═════ TEXT EXTRACT
And what would be your biblical, I think that's important, like what would be your,
because that's going to become more and more prevalent in the next X amount of years. If
someone's saying, well, why wouldn't I just call them by their desired pronoun? What would be your biblical reasoning to say, no, we stick with God's design?
How would you respond? Yeah. In the Old Testament, I would go to a passage like Deuteronomy 22.5,
which teaches us that we shouldn't wear the clothes of the opposite sex, for example. That's in the old covenant law. So that's a sign to us that God
wants his people not to live like the pagans live. He wants them to live and present themselves
according to God-given truth. You think in the new covenant of a passage like 1 Corinthians 11,
how men and women are supposed to present themselves differently,
men with shorter hair, women with longer hair, at least when they can. And you recognize, again,
same principle, God wants the sexes to honor their God-given sex. You know, there's not a passage
that says thou shalt not use transgender pronouns, but part of witness to unbelievers in pagan contexts is not to allow them to
live in the delusion of their paganism. And that it's normal. And that it's
normal, that it's okay, that they can live any way they want. It is instead to
call them out of their pagan ways, out of their expressive individualism, and to tell them the truth.
This is the ministry of truth that we're in. This is what pastors exist to declare. This is what the
whole church exists to declare, is the truth of God. And so that's where I would ground that
conviction. Jesus is the way, the truth, and the life, John 14, 6.
══════════
* TO BE DONE *
Write out the part of the transcript starting with "And what would" and going on through "with God's design?", word for word. The records have no connection to the transcript.
═════ ENTRIES SHOWN
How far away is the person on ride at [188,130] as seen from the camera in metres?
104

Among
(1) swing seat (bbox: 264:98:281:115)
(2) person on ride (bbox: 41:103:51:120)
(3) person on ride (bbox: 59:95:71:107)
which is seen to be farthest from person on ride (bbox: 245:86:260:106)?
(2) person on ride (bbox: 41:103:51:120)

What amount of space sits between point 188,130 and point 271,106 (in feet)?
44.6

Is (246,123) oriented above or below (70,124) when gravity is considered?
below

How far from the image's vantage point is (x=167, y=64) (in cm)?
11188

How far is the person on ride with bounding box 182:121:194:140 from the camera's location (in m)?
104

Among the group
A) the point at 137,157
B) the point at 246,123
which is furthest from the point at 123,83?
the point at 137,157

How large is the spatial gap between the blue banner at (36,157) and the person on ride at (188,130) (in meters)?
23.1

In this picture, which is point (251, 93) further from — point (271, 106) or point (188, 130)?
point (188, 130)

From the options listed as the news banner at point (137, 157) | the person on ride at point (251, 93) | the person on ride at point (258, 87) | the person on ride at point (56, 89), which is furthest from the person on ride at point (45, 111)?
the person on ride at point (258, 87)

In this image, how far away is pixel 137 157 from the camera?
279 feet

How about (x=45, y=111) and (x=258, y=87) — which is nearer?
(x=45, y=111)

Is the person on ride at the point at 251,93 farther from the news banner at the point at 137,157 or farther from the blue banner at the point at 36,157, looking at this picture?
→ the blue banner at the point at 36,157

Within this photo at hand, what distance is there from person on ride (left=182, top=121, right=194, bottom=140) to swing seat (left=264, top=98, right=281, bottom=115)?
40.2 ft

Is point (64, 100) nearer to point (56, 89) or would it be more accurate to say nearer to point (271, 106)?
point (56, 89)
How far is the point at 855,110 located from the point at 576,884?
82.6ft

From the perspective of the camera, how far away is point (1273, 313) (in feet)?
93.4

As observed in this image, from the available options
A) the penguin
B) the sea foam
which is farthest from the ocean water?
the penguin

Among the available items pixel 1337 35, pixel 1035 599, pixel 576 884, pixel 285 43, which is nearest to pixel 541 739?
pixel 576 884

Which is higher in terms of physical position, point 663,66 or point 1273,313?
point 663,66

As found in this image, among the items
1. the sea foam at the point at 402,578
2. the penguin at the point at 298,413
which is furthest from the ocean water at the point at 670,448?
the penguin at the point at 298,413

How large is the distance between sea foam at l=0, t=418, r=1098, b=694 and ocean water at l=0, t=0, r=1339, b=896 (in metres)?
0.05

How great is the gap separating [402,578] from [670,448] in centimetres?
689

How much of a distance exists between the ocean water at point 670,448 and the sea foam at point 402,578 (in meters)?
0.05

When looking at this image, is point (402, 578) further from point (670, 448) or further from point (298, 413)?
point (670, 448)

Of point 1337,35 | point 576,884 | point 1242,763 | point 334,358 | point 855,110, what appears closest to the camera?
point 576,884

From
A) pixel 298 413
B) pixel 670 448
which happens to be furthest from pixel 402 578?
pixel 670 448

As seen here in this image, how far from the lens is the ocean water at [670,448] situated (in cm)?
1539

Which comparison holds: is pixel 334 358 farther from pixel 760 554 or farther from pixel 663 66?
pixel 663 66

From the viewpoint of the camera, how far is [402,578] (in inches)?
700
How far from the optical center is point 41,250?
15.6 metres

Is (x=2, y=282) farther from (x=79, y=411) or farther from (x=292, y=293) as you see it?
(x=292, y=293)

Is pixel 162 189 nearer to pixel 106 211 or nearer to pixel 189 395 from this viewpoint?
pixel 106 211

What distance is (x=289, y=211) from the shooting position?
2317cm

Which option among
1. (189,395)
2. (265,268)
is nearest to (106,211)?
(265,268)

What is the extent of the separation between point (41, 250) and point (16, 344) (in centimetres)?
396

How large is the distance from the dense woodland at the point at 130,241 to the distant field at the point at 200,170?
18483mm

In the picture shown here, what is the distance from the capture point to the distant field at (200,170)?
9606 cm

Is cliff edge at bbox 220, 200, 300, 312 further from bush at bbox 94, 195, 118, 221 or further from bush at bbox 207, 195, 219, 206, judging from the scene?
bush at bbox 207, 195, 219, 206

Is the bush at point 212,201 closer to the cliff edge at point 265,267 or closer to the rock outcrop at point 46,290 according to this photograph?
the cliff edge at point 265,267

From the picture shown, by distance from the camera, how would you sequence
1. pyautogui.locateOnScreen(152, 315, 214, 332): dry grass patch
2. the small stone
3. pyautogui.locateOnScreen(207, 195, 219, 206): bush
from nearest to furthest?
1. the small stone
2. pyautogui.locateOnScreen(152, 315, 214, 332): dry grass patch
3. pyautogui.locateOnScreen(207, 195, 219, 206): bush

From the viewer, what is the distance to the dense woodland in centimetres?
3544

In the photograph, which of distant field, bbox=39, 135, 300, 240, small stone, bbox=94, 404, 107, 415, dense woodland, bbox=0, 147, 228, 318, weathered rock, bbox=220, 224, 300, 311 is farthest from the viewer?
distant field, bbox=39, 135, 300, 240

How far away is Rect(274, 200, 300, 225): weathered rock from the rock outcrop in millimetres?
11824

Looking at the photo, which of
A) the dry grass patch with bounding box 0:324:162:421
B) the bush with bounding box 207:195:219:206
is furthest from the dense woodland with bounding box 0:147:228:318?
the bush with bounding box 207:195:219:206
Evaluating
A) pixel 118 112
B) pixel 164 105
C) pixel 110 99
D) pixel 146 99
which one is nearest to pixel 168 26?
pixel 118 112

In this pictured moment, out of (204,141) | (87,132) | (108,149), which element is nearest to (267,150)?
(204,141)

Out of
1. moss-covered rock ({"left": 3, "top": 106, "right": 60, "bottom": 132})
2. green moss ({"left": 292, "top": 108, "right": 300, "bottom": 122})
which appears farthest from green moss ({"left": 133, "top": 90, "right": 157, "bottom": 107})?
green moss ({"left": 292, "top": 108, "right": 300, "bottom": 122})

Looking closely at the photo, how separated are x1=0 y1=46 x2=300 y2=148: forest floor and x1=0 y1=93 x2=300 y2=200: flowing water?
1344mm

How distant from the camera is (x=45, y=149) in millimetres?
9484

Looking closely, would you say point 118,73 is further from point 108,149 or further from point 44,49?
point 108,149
══════════
* RESPONSE TO THE EXERCISE *
And what would be your biblical, I think that's important, like what would be your,
because that's going to become more and more prevalent in the next X amount of years. If
someone's saying, well, why wouldn't I just call them by their desired pronoun? What would be your biblical reasoning to say, no, we stick with God's design?